## TASKS TO PERFORM
• 1. Answer these from the article on Russia's parliamentary election:
(a) How many days of voting is Russia holding this weekend?
(b) What is the elected lower house of parliament called?
(c) Who told The Associated Press that there is very little intrigue in these elections, and where does he work?
• 2. Please write the next part of the article on Russia's parliamentary election, carrying on after its final paragraph.

After a few weeks of desultory campaigning but months of relentless official moves to shut down significant opposition, Russia is holding three days of voting this weekend in a parliamentary election that is unlikely to change the country’s political complexion.
There’s no expectation that United Russia, the party devoted to President Vladimir Putin, will lose its dominance of the State Duma, the elected lower house of parliament. The main questions to be answered are whether the party will retain its current two-thirds majority that allows it to amend the constitution; whether anemic turnout will dull the party’s prestige; and whether imprisoned opposition leader Alexei Navalny’s Smart Voting initiative proves to be a viable strategy against it.
“There is very little intrigue in these elections … and in fact they will not leave a special trace in political history,” Andrei Kolesnikov, an analyst at the Carnegie Moscow Center, told The Associated Press.
Putin, however, on Thursday urged Russians to vote, saying in a video message that “election of (the Duma’s) new composition is undoubtedly the most important event in the life of our society and country.”

## SUPPLIED MATERIAL
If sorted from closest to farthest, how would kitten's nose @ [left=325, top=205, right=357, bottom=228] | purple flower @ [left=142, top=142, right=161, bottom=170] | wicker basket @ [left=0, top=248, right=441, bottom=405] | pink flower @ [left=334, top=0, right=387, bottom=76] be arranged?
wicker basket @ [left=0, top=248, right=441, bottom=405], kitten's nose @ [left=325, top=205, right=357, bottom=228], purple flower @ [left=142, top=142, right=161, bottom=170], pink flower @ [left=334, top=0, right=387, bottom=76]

## ANSWERS FOR THE EXERCISE
• 1.
(a) Three days.
(b) The State Duma.
(c) Andrei Kolesnikov, an analyst at the Carnegie Moscow Center.

• 2.
With 14 parties fielding candidates for half of the Duma’s 450 seats that are chosen by party list, the election has a veneer of being genuinely competitive. But the three parties aside from United Russia that are expected to clear the 5% support necessary to get a seat rarely challenge the Kremlin.
The Kremlin wants control over the new parliament, which will still be in place in 2024, when Putin’s current term expires and he must decide on running for reelection or choosing some other strategy to stay in power.
The other half of the seats are chosen in individual constituencies, where independent candidates or those from small parties such as the liberal Yabloko may have stronger chances. These seats are also where the Navalny team’s Smart Voting strategy could make inroads.
The program sidesteps ideology in order to undermine United Russia, simply advising voters which candidate other than the ruling party’s is the strongest in a single-mandate race.
It’s essentially a defensive strategy.
“Voting to harm United Russia is not a meaningful goal, not a goal to choose another candidate whom you ideologically support,” Kolesnikov said. But it showed potency in its inaugural use in 2018 when opposition candidates won 20 of 45 seats in the Moscow city council, and a year later when United Russia lost its majorities in the councils of three large cities.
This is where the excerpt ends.